Shrimp Biryani

Indian seasoned rice dish made with shrimp and whole blend spices and garnished with fried nuts, cilantro & caramelized onions.

Course:Main course                        Cuisine: Indian                         Yield-:4

Cooking Time-:30 minutes


  1. Basmati rice-1 1/2 cups
  2. Cleaned medium shrimp(deveined and tail removed)- 10-12
  3. Oil- for frying shrimp
  4. Ghee/ Clarified butter-2 tbsp
  5. Chopped onions- 1 cup
  6. Diced tomatoes- 1 cup
  7. Green chilly and Cilantro paste- 2 tbsps.
  8. Greek yogurt- 2 tbsps.
  9. Cumin seeds- 1/2 tsp
  10. Coriander powder-1 tsp
  11. Chilly powder-2 tsp
  12. Black pepper powder-1 tsp
  13. Ginger garlic paste-1 tbsp.
  14. Chopped cilantro- for garnishing
  15. Lemon juice- half lemon
  16. Whole blend spice powder(1 cinnamon stick,1 bay leaf,3-4 cardamom,2-3 cloves,1 star anise,5 peppercorns,1 tsp cumin seeds)- 2 tbsp.
  17. Caramelizes onion slices and fried cashew nuts- 1 cup


  1. Chilly powder- 1tsp
  2. Turmeric- 1/4 tsp
  3. Black pepper powder-1 tsp
  4. Salt- as per taste
  5. Cornstarch- 2 tsps
  6. Water- 2 tsp
  7. Beaten egg white-1


  • First make the above mentioned batter and marinate the shrimp. Keep aside for 10-15 min. Make sure the batter is thick enough to coat all the shrimp pieces.
  • Clean the rice and drain the water completely.
  • Boil 2 1/2 cups water with some salt,1 cinnamon stick, 1 bay leaf and 2 cardamom pods and 1 tsp ghee/ clarified butter.
  • Add the rice to water and let it cook. Check in between. When the rice is 80% cooked, drain the rice into a colander.
  • Now take a sauce pan and heat some oil. Once the oil is hot, put cumin seeds, chopped onions, ginger and garlic paste and sauté well till onions are golden.

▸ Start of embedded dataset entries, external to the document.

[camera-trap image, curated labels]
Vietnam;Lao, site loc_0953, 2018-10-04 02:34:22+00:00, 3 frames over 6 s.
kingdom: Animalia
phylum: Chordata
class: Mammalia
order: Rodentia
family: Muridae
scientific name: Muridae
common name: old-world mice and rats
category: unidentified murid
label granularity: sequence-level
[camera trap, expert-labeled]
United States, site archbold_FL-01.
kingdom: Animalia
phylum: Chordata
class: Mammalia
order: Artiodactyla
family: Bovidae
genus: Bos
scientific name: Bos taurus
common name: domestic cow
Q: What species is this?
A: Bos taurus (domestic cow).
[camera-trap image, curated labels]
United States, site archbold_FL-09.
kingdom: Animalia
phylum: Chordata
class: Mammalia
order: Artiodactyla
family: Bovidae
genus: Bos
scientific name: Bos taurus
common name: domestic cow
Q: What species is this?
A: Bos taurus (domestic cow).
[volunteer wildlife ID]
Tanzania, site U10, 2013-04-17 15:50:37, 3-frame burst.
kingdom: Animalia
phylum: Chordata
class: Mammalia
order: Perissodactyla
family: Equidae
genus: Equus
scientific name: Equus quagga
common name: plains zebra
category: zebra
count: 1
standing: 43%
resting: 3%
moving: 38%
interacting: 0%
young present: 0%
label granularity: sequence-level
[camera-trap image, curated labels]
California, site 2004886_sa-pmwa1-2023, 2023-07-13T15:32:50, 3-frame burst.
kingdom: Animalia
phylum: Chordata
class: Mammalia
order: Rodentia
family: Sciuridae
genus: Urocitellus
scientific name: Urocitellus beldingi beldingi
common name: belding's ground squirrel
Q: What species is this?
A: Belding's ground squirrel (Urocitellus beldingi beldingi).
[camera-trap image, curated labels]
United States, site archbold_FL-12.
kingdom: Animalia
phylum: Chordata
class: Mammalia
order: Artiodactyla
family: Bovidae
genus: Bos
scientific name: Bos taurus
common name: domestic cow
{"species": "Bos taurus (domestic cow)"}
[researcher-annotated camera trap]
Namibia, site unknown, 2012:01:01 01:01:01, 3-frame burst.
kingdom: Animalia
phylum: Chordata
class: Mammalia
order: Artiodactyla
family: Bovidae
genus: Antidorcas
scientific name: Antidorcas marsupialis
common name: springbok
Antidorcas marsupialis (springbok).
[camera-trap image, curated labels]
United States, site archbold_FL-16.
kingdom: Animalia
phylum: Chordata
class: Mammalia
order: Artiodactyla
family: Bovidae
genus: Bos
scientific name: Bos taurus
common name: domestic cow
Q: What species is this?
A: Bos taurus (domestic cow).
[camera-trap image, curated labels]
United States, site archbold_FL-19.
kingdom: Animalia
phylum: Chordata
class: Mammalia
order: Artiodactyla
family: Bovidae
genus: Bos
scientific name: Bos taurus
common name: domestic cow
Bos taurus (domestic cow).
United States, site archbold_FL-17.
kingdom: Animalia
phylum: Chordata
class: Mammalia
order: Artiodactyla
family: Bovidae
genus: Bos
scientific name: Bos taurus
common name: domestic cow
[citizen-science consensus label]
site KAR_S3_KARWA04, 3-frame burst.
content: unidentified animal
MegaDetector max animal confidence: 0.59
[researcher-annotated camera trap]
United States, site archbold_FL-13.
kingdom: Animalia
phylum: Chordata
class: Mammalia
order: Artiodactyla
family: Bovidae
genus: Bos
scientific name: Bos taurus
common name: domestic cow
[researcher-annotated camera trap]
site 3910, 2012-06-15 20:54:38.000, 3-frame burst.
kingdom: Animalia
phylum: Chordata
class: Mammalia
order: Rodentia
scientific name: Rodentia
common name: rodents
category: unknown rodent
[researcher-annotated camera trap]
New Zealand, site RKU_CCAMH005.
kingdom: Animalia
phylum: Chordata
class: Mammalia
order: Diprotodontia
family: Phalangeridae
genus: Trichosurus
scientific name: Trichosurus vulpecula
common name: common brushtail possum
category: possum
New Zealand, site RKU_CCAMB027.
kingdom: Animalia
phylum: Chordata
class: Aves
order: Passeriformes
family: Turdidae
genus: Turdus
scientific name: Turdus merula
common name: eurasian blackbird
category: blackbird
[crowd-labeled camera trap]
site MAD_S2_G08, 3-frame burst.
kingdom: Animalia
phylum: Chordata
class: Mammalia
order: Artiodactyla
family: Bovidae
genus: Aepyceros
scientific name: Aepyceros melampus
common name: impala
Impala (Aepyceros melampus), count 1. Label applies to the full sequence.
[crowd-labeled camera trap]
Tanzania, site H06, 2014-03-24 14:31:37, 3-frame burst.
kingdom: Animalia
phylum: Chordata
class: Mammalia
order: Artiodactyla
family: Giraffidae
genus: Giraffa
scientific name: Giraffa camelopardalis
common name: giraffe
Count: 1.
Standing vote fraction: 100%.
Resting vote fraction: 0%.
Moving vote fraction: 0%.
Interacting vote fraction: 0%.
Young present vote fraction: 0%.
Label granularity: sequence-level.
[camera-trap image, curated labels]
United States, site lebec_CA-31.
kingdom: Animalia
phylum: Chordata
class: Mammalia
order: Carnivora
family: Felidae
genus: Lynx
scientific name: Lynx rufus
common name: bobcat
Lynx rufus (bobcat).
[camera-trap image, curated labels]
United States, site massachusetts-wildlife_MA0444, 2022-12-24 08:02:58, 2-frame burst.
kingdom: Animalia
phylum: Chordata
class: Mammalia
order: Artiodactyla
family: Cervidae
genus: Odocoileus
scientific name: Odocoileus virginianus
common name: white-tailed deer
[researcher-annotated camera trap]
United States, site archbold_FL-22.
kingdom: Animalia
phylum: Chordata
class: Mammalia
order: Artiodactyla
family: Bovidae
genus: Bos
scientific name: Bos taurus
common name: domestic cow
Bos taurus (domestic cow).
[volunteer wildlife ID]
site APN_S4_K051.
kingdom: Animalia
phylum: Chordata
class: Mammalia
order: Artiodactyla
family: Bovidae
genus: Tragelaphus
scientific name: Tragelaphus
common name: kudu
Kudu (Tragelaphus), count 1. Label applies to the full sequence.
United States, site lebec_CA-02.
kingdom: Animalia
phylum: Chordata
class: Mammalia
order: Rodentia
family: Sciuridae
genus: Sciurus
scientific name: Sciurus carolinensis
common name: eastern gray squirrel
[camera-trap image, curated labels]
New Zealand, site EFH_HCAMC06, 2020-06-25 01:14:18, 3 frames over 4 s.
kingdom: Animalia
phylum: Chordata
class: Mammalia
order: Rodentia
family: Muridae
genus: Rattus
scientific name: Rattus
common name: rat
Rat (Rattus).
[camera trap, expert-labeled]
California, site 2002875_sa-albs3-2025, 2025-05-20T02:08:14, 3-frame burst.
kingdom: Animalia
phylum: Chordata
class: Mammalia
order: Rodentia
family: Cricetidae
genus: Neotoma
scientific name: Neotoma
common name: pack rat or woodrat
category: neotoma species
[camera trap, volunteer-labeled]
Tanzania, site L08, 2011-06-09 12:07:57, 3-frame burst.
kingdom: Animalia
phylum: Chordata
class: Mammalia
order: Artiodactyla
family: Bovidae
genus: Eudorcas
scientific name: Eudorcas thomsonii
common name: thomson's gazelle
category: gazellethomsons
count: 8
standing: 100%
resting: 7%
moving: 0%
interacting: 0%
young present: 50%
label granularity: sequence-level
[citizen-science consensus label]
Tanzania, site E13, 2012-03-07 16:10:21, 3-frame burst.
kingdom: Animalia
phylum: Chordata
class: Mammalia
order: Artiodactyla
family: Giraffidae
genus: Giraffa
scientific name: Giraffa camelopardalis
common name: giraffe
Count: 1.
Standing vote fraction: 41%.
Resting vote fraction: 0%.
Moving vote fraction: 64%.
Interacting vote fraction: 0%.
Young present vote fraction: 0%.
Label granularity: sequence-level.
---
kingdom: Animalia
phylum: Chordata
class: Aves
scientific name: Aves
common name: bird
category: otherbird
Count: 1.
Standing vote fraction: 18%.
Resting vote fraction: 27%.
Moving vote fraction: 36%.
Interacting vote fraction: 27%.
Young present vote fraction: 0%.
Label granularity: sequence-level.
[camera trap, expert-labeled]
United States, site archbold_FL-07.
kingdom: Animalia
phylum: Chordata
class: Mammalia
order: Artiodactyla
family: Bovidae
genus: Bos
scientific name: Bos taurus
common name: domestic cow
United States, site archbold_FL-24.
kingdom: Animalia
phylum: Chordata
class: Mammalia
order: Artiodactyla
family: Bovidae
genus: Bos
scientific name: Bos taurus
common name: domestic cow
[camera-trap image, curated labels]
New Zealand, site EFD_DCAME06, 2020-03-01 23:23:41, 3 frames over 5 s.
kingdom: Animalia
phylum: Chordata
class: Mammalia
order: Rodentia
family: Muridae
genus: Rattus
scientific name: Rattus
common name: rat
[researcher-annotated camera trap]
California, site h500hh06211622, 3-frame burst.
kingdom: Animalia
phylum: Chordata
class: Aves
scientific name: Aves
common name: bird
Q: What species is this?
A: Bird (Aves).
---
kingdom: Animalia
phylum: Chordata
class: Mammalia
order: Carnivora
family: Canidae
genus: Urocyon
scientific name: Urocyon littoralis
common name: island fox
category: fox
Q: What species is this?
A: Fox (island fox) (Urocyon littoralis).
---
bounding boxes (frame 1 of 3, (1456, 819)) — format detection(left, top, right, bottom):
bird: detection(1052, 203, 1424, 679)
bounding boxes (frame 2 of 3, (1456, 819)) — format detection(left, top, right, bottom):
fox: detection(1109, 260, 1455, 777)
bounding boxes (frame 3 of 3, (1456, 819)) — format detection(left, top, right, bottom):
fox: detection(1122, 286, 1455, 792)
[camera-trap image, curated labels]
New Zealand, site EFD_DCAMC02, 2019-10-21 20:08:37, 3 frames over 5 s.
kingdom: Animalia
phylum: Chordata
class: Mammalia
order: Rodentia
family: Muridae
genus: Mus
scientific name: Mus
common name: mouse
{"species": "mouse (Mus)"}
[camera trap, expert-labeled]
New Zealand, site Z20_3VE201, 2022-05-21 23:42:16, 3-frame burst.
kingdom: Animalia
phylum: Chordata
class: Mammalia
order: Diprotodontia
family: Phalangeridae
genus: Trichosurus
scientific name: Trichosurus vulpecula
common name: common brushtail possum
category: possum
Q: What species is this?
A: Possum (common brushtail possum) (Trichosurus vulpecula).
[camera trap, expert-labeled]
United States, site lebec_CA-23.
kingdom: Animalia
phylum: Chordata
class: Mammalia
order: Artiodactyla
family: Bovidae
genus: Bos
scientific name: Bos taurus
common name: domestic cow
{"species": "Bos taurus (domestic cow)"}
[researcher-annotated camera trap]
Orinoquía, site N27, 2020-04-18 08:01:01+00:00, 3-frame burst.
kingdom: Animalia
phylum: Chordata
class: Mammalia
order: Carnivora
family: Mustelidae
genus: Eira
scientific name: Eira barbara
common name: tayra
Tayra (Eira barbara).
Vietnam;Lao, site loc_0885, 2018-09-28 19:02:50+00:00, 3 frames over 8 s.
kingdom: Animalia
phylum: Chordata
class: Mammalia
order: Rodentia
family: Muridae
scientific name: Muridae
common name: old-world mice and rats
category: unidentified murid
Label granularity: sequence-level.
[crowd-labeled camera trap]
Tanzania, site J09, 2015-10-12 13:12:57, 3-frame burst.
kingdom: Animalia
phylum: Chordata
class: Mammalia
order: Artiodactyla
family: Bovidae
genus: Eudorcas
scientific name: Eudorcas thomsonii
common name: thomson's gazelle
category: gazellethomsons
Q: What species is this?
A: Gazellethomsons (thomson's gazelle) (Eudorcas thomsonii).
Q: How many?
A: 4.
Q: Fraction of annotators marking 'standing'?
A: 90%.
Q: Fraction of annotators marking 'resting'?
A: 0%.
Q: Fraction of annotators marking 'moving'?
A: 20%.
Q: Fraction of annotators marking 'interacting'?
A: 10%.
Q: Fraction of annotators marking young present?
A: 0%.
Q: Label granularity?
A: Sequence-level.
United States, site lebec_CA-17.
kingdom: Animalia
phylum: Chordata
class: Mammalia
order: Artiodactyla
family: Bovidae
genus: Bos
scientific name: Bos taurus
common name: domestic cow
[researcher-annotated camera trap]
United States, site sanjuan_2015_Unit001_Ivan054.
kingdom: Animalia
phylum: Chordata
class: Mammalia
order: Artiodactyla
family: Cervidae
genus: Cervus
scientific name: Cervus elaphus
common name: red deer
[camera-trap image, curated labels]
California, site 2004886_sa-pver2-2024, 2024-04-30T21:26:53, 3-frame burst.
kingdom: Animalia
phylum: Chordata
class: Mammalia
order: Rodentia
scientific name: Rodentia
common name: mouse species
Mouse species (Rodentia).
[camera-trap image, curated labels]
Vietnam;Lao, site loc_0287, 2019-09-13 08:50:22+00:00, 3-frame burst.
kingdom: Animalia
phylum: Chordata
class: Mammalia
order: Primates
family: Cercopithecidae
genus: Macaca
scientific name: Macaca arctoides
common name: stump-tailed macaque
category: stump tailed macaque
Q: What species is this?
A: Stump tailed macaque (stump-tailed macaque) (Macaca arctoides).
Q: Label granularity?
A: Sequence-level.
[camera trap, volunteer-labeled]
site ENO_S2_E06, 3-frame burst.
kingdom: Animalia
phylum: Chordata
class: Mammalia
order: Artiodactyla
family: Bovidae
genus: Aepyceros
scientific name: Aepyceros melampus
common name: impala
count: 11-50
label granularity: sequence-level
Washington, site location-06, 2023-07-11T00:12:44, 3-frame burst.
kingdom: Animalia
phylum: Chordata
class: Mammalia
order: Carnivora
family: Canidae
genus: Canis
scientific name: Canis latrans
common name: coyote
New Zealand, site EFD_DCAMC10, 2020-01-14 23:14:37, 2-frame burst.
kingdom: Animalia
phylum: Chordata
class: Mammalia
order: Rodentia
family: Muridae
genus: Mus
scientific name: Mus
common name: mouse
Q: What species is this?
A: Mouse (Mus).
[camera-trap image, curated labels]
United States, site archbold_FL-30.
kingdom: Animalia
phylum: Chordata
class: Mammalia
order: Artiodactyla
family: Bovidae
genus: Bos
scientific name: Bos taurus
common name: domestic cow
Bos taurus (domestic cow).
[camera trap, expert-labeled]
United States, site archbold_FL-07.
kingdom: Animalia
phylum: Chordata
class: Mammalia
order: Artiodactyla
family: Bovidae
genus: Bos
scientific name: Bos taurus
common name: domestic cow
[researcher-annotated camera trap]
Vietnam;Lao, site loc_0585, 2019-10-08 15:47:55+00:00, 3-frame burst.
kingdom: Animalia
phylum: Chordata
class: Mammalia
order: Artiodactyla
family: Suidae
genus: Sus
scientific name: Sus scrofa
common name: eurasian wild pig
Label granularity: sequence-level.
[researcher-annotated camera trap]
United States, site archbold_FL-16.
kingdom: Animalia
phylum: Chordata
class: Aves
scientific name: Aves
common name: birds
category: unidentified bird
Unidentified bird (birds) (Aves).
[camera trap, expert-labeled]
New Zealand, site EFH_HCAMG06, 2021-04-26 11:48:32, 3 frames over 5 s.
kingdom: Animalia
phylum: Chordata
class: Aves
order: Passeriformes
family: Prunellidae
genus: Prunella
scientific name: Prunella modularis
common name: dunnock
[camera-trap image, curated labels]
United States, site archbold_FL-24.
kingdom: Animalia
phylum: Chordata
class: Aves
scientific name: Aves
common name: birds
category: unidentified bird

Add salt and turmeric.
  • Add diced tomatoes and green chilly and cook well on medium flame.
  • Now add chilly powder, coriander powder, pepper and sauté well. Keep the flame on low and add the yogurt and mix well.
  • Add little water and let the gravy cook on simmer.
  • Meanwhile in another pan, heat some oil and deep fry battered shrimps and transfer onto a dish lined with paper towels.
  • Once excess oil is absorbed from the shrimp, add them to the gravy and keep it on simmer.
  • Add the 2 tsp of the whole blend spice powder to the shrimp masala gravy.
  • Now you can layer the gravy and rice alternatively in a dish along with fried onions, chopped cilantro and nuts and keep in oven at 350°F for about 15 min covered with Aluminum foil.
  • Once out of the oven, mix the rice gently so that shrimp pieces are evenly coated with rice. Do not over mix !img_8308
  • Serve hot with pickles and salads.